By Andrew
About time! This has to be one of the most highly anticipated albums in the world of dance music in the past few years, notwithstanding the abominable Daft Punk fiasco which will no longer be named on this blog. Abandon Ship has been pushed back further and further release date wise and even this particular version (probably the last) was accidentally leaked by iTunes itself during the beginning of November. But does it stand up to the heavy publicity and anticipation it solicits?
Knife Party, for those that don’t know, are a duo of ex Pendulum collaborators making it on their own in a more dubstep and ‘bangers’ incarnation. Rob Swires and Gareth McGrillen are fast becoming legends in the dance world with gigs across the world shining the limelight on the Australian dance scene. Similarly the way Melbourne Bounce has finally gotten the city’s name pronounce properly by Americans, Abandon Ship sets the stage for an all-out Australian assault on the rather humdrum dance music scene of the last few years. But not long after announcing their debut LP, murmurs about the death of EDM started to circle and suggestions to Swires and McGrillen leaned precariously towards them just releasing all three previous Eps as an album to fulfil the contract and getting the fuck out of dodge and back to Pendulum. In true Swires form, stating “I realised that if an artist I liked released an album of old tunes, I’d be pissed off”, the album was written from scratch and twelve songs hit the release date two weeks earlier than expected.
Abandon Ship is a quirky little album. Not content with just producing the rousing bangers they are renown for, there are some very cheeky additions which beg you to take notice. Ranging mostly through electro, house and dancefloor bangers are some bizarre disco, garage and funk soul tracks but delivered in an almost self-referential way as if self-aware of the stupidity, the death of their respective dance styles and deliberately trying to say ‘We can do this better than anyone’. I guess its anyone’s choice to believe they have pulled this off or failed, but you have to give them credit for handling it this way. Unlike Disclosure, whose garage throwback was basically just that; a throwback, Abandon Ship’s trips through dance music history are almost homage and in many ways, elevated.
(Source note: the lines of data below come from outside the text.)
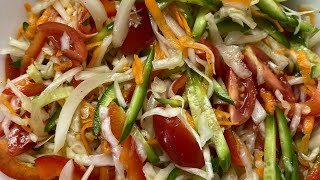 Healthy and delicious mixed vegetable salad and dressing salad recipe [upl. by Aleydis]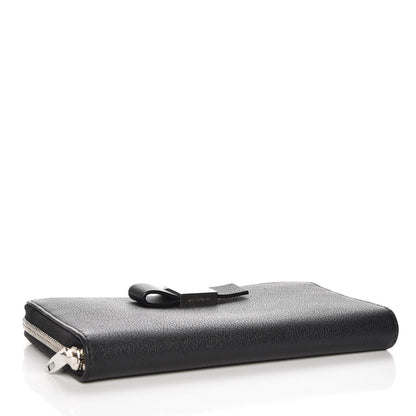 Balenciaga Calfskin Multi Bow Money Wallet Black 4 of 8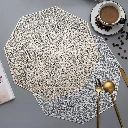 6pcs PVC Hollow Place mats / Table mats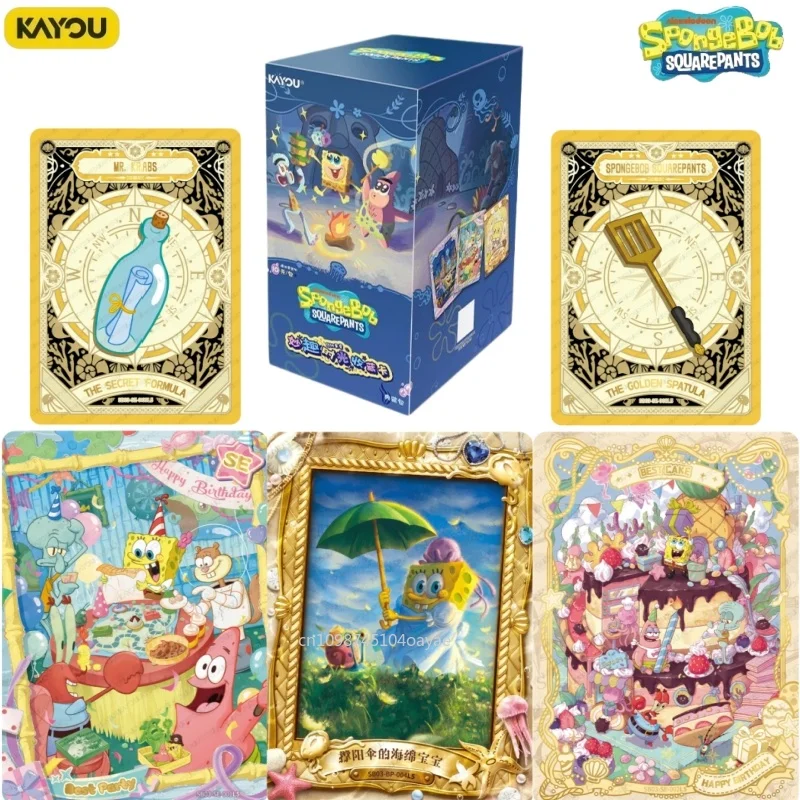 kayou公式スポンジ・ボブ・スクエアパンツ-プレミアムコレクタブルトレーディングカード-アニメーションホビーグッズ-ギフト
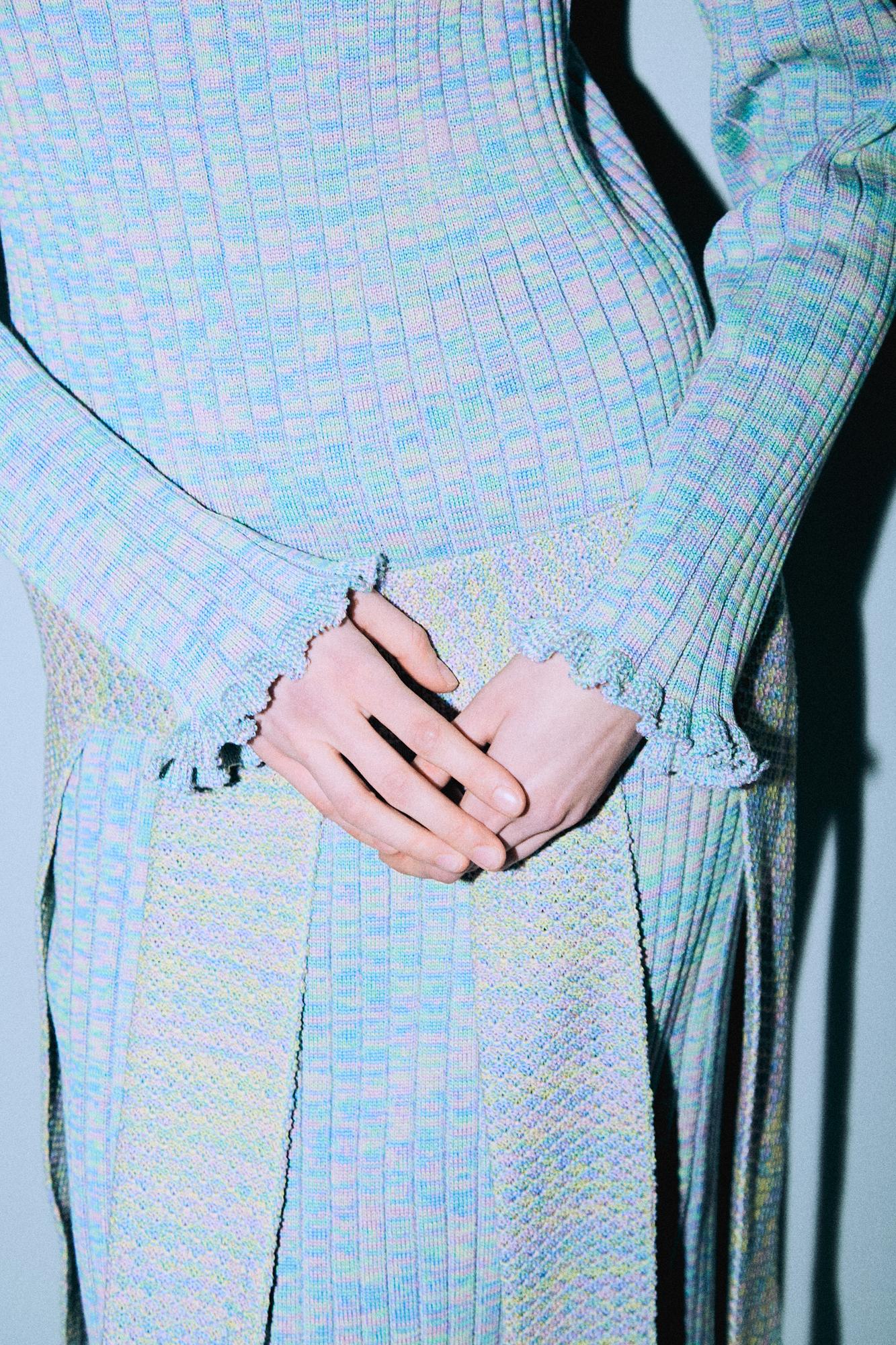 Платье меланж макси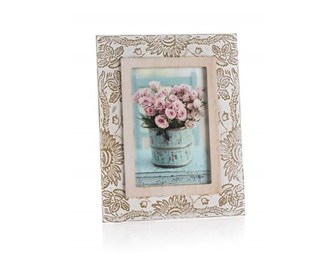 HOME DECOR Rámeček RUSTIN WHITE, var.3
In amongst the tracklisting are a bunch of extra cheeky references to other songs and ‘Give It Up’ even lays it out for fans with the build up, drop and even the chorus pointing towards previous hit ‘Bonfire’ – “BO-Give It Up!”. ‘EDM Trend Machine’ has the balls to tell it like it is with garage/house style track with a punchy build which basically kicks you in the balls and then returns to the common style being led out in the death of EDM right now. Plain, boring, housy trash that’s played from a CD while long haired half Asian DJs and pretty boy knob twiddlers instead of pushing boundaries in their genre.
Overall I have to say I’m not particularly impressed by the entire album, but there are more than a few tracks to keep you coming back. I know I will use quite a few in future sets over 2015, but album of 2014 it is not. It feels a little hobbled in its delivered and its inception and although I would have gotten any Knife Party album they released, I think the strength of previous EPs overshadow this album just a tiny bit. After all, this is the duo that brought you Internet Friends and how can anyone come any further along than that?